TASK:
Reproduce the entries that follow verbatim, down to the final line.

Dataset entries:
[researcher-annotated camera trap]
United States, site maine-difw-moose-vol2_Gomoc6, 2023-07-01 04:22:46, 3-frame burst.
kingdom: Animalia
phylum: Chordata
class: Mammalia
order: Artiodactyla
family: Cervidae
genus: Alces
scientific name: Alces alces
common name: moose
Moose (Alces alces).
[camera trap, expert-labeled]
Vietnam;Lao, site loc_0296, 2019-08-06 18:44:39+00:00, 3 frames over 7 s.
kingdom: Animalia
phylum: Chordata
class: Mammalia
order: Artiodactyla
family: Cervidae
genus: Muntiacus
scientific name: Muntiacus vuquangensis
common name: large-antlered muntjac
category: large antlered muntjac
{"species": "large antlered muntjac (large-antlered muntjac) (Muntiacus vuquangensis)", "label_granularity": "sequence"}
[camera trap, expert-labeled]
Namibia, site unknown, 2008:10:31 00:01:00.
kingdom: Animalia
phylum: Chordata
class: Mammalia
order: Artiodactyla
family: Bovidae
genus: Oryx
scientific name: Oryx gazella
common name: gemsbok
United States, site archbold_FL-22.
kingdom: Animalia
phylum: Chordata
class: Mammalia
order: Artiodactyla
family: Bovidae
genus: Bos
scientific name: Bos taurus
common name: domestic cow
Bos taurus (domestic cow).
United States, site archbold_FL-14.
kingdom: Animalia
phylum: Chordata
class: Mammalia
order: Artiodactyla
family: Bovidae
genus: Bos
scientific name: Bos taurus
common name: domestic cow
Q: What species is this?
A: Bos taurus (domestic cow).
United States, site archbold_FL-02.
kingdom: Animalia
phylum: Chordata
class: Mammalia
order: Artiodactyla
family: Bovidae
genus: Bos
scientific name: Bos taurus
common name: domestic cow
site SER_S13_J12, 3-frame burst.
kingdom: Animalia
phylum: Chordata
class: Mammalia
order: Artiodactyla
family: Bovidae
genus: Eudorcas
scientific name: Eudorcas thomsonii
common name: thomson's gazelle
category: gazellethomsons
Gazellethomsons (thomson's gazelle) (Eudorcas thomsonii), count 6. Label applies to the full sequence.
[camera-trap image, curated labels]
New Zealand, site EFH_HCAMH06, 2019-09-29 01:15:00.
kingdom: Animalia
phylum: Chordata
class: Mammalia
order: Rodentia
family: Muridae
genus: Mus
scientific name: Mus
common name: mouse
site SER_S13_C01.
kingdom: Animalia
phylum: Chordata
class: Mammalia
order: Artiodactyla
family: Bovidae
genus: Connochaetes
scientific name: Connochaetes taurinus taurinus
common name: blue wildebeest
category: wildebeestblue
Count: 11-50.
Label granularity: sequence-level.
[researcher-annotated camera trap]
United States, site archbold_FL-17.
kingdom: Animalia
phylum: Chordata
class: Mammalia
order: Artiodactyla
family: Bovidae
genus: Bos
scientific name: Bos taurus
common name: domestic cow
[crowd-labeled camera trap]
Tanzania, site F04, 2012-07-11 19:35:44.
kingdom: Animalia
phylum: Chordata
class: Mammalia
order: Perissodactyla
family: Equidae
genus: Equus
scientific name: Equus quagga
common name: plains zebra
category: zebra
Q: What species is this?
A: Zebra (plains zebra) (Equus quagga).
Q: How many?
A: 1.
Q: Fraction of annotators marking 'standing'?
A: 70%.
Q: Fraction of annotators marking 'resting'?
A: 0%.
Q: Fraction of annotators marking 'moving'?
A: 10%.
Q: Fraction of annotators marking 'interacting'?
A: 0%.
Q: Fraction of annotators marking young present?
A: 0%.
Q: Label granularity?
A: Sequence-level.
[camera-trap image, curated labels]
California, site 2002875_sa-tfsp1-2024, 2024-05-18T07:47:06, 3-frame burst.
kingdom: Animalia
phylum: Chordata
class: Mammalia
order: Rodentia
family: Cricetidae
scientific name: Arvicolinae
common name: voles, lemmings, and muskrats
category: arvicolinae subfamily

WRITTEN ANSWER:
[researcher-annotated camera trap]
United States, site maine-difw-moose-vol2_Gomoc6, 2023-07-01 04:22:46, 3-frame burst.
kingdom: Animalia
phylum: Chordata
class: Mammalia
order: Artiodactyla
family: Cervidae
genus: Alces
scientific name: Alces alces
common name: moose
Moose (Alces alces).
[camera trap, expert-labeled]
Vietnam;Lao, site loc_0296, 2019-08-06 18:44:39+00:00, 3 frames over 7 s.
kingdom: Animalia
phylum: Chordata
class: Mammalia
order: Artiodactyla
family: Cervidae
genus: Muntiacus
scientific name: Muntiacus vuquangensis
common name: large-antlered muntjac
category: large antlered muntjac
{"species": "large antlered muntjac (large-antlered muntjac) (Muntiacus vuquangensis)", "label_granularity": "sequence"}
[camera trap, expert-labeled]
Namibia, site unknown, 2008:10:31 00:01:00.
kingdom: Animalia
phylum: Chordata
class: Mammalia
order: Artiodactyla
family: Bovidae
genus: Oryx
scientific name: Oryx gazella
common name: gemsbok
United States, site archbold_FL-22.
kingdom: Animalia
phylum: Chordata
class: Mammalia
order: Artiodactyla
family: Bovidae
genus: Bos
scientific name: Bos taurus
common name: domestic cow
Bos taurus (domestic cow).
United States, site archbold_FL-14.
kingdom: Animalia
phylum: Chordata
class: Mammalia
order: Artiodactyla
family: Bovidae
genus: Bos
scientific name: Bos taurus
common name: domestic cow
Q: What species is this?
A: Bos taurus (domestic cow).
United States, site archbold_FL-02.
kingdom: Animalia
phylum: Chordata
class: Mammalia
order: Artiodactyla
family: Bovidae
genus: Bos
scientific name: Bos taurus
common name: domestic cow
site SER_S13_J12, 3-frame burst.
kingdom: Animalia
phylum: Chordata
class: Mammalia
order: Artiodactyla
family: Bovidae
genus: Eudorcas
scientific name: Eudorcas thomsonii
common name: thomson's gazelle
category: gazellethomsons
Gazellethomsons (thomson's gazelle) (Eudorcas thomsonii), count 6. Label applies to the full sequence.
[camera-trap image, curated labels]
New Zealand, site EFH_HCAMH06, 2019-09-29 01:15:00.
kingdom: Animalia
phylum: Chordata
class: Mammalia
order: Rodentia
family: Muridae
genus: Mus
scientific name: Mus
common name: mouse
site SER_S13_C01.
kingdom: Animalia
phylum: Chordata
class: Mammalia
order: Artiodactyla
family: Bovidae
genus: Connochaetes
scientific name: Connochaetes taurinus taurinus
common name: blue wildebeest
category: wildebeestblue
Count: 11-50.
Label granularity: sequence-level.
[researcher-annotated camera trap]
United States, site archbold_FL-17.
kingdom: Animalia
phylum: Chordata
class: Mammalia
order: Artiodactyla
family: Bovidae
genus: Bos
scientific name: Bos taurus
common name: domestic cow
[crowd-labeled camera trap]
Tanzania, site F04, 2012-07-11 19:35:44.
kingdom: Animalia
phylum: Chordata
class: Mammalia
order: Perissodactyla
family: Equidae
genus: Equus
scientific name: Equus quagga
common name: plains zebra
category: zebra
Q: What species is this?
A: Zebra (plains zebra) (Equus quagga).
Q: How many?
A: 1.
Q: Fraction of annotators marking 'standing'?
A: 70%.
Q: Fraction of annotators marking 'resting'?
A: 0%.
Q: Fraction of annotators marking 'moving'?
A: 10%.
Q: Fraction of annotators marking 'interacting'?
A: 0%.
Q: Fraction of annotators marking young present?
A: 0%.
Q: Label granularity?
A: Sequence-level.
[camera-trap image, curated labels]
California, site 2002875_sa-tfsp1-2024, 2024-05-18T07:47:06, 3-frame burst.
kingdom: Animalia
phylum: Chordata
class: Mammalia
order: Rodentia
family: Cricetidae
scientific name: Arvicolinae
common name: voles, lemmings, and muskrats
category: arvicolinae subfamily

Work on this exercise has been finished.